A operação, denominada Operação Hibernação, é um desdobramento das Operações Caixa-Forte I e II e visa investigar a ocultação de valores obtidos de forma ilícita, mediante a aquisição de bens.
Os mandados foram cumpridos em um apartamento que possui um valor estimado em aproximadamente R$ 500 mil, considerado pela investigação como um ativo utilizado para a lavagem de dinheiro. As buscas também ocorreram na residência de uma servidora pública estadual e na construtora encarregada da obra. Até o momento, pelo menos três indivíduos estão sob investigação.
Compra sob suspeita
Segundo informações do Ministério Público, documentos recolhidos em uma etapa anterior da Operação Caixa-Forte revelaram que o imóvel foi adquirido ainda na planta em nome da servidora. Entre os materiais encontrados, estava um recibo da compra, identificado como um meio para esconder capital proveniente de atividades criminosas e beneficiar um parente de um dos líderes da facção.

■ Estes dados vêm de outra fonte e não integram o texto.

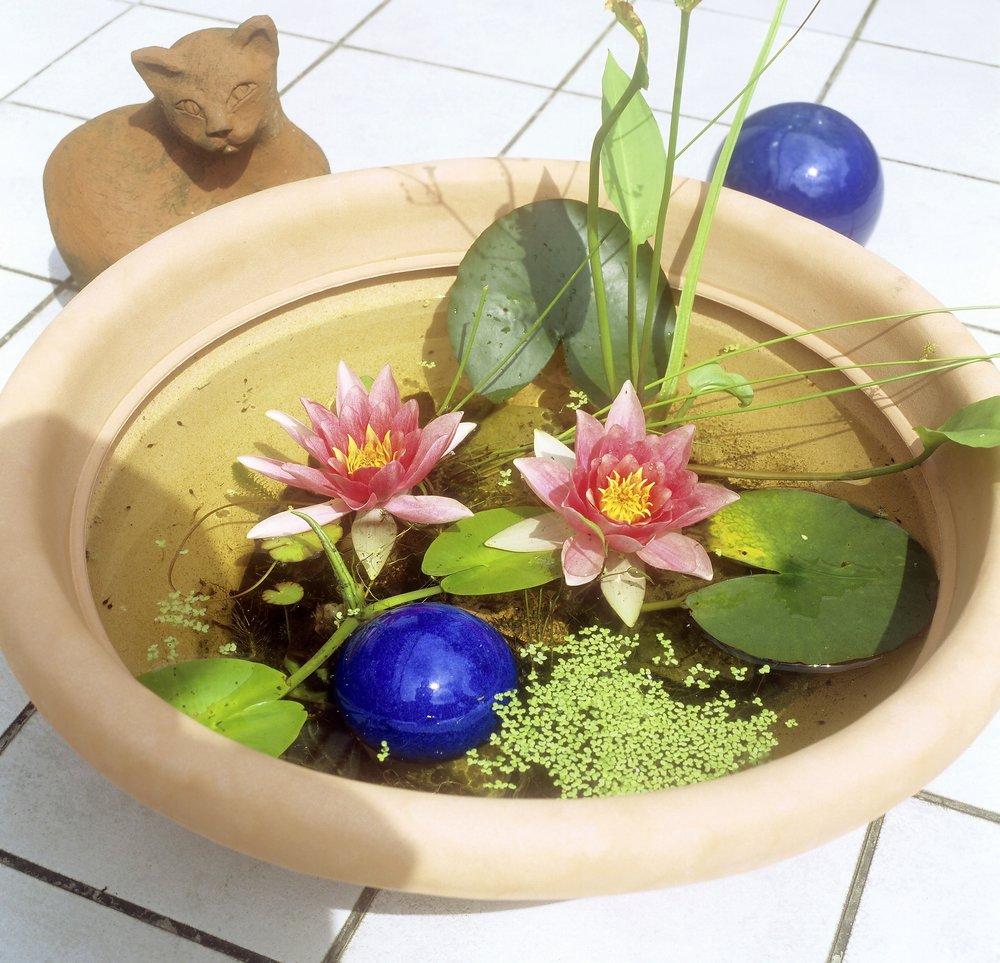 Make a bowl pond
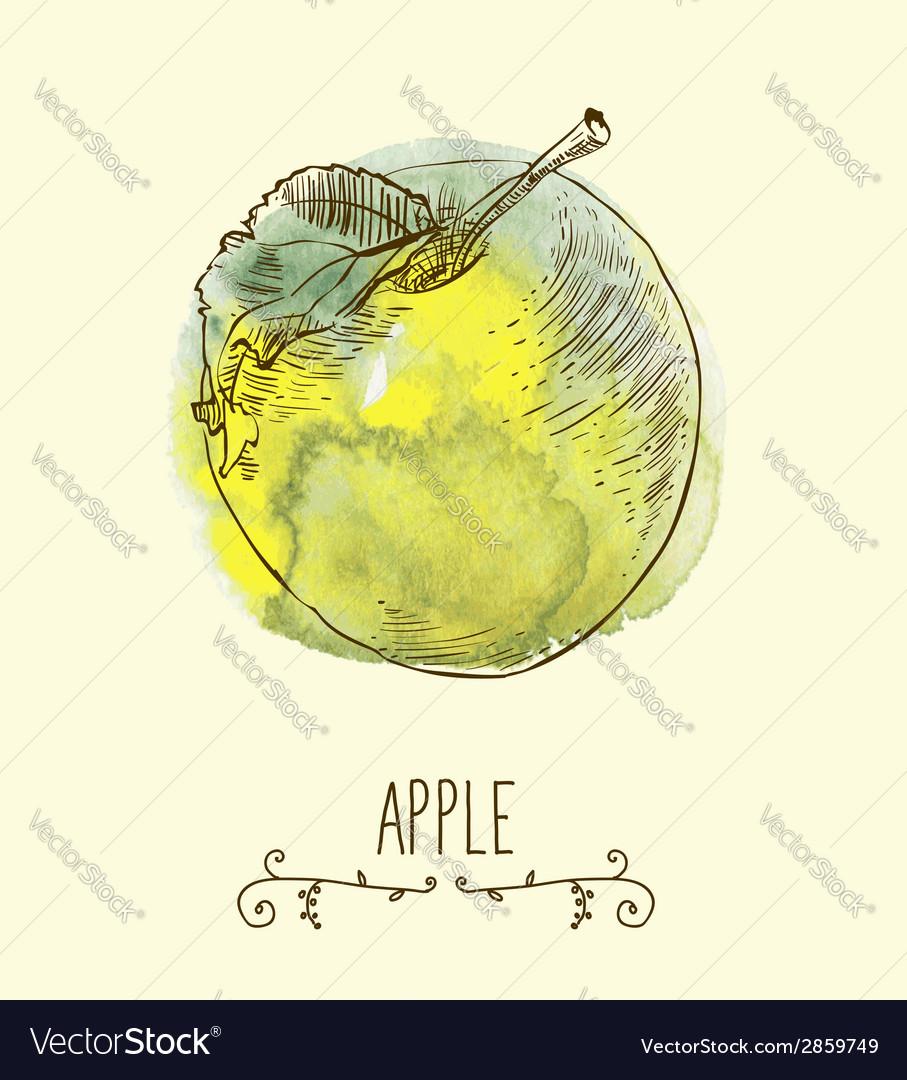 Fresh useful eco-friendly apple vector | Price: 1 Credit (USD $1)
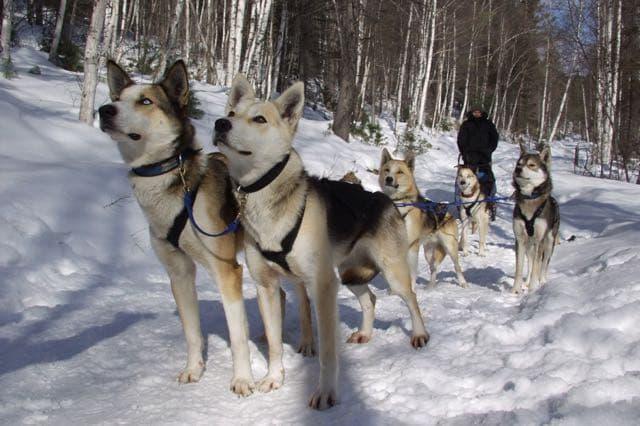 Прокатимся на собачьих упряжках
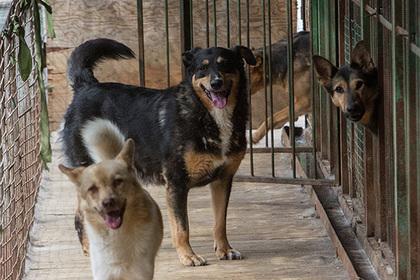 Госдума поддержала ужесточение наказания за издевательства над животными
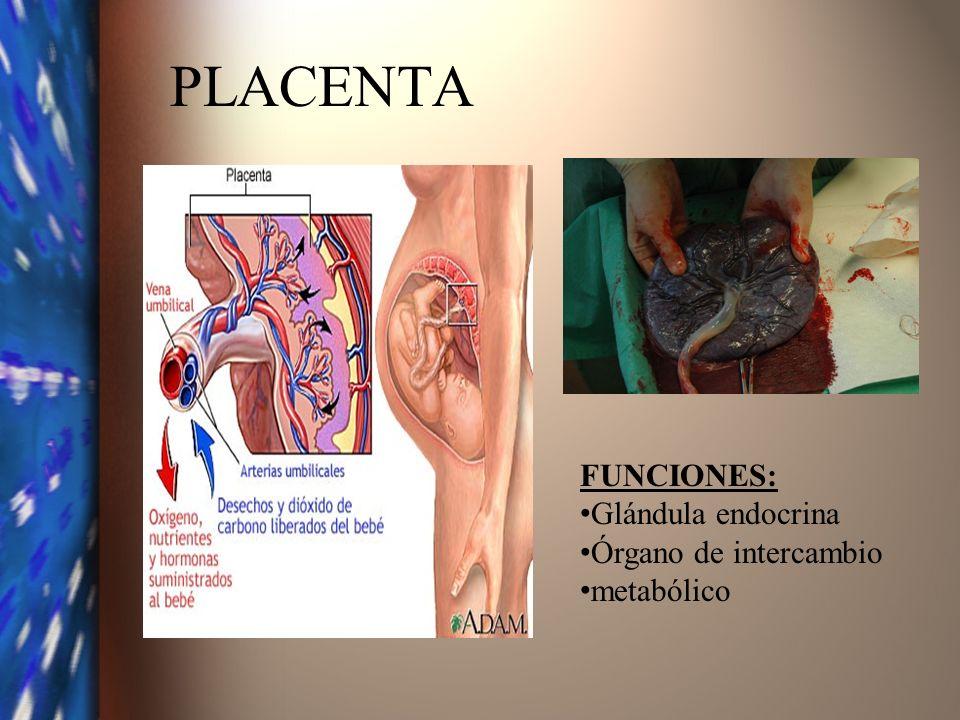 PLACENTA FUNCIONES: Glándula endocrina Órgano de intercambio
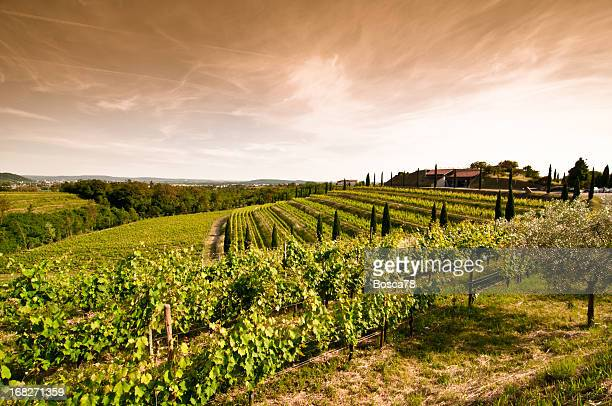 A sunset view of a vineyard in North Italy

A investigação atribui a prática de lavagem de dinheiro a um núcleo financeiro ligado a um detento já condenado por associação ao tráfico de drogas. O Ministério Público também aponta que ele possui outras condenações por homicídio qualificado e posse ilegal de arma, totalizando quase 20 anos de pena.
Operações anteriores
A Operação Caixa-Forte teve início em dezembro de 2023, com o objetivo inicial de combater a entrada de drogas, celulares e outros itens ilegais no Presídio Regional de Pelotas. Na fase inicial da operação, foram confiscados 53 celulares, cerca de R$ 69 mil em espécie, além de drogas e documentos relacionados à contabilidade do tráfico.
No mês seguinte, em novembro de 2024, a Caixa-Forte II ampliou seu escopo investigativo para examinar a estrutura financeira da facção criminosa. Durante essa fase, as investigações revelaram movimentações superiores a R$ 32 milhões e resultaram na execução de mais de 170 mandados judiciais, incluindo prisões, bloqueios bancários e apreensões de bens.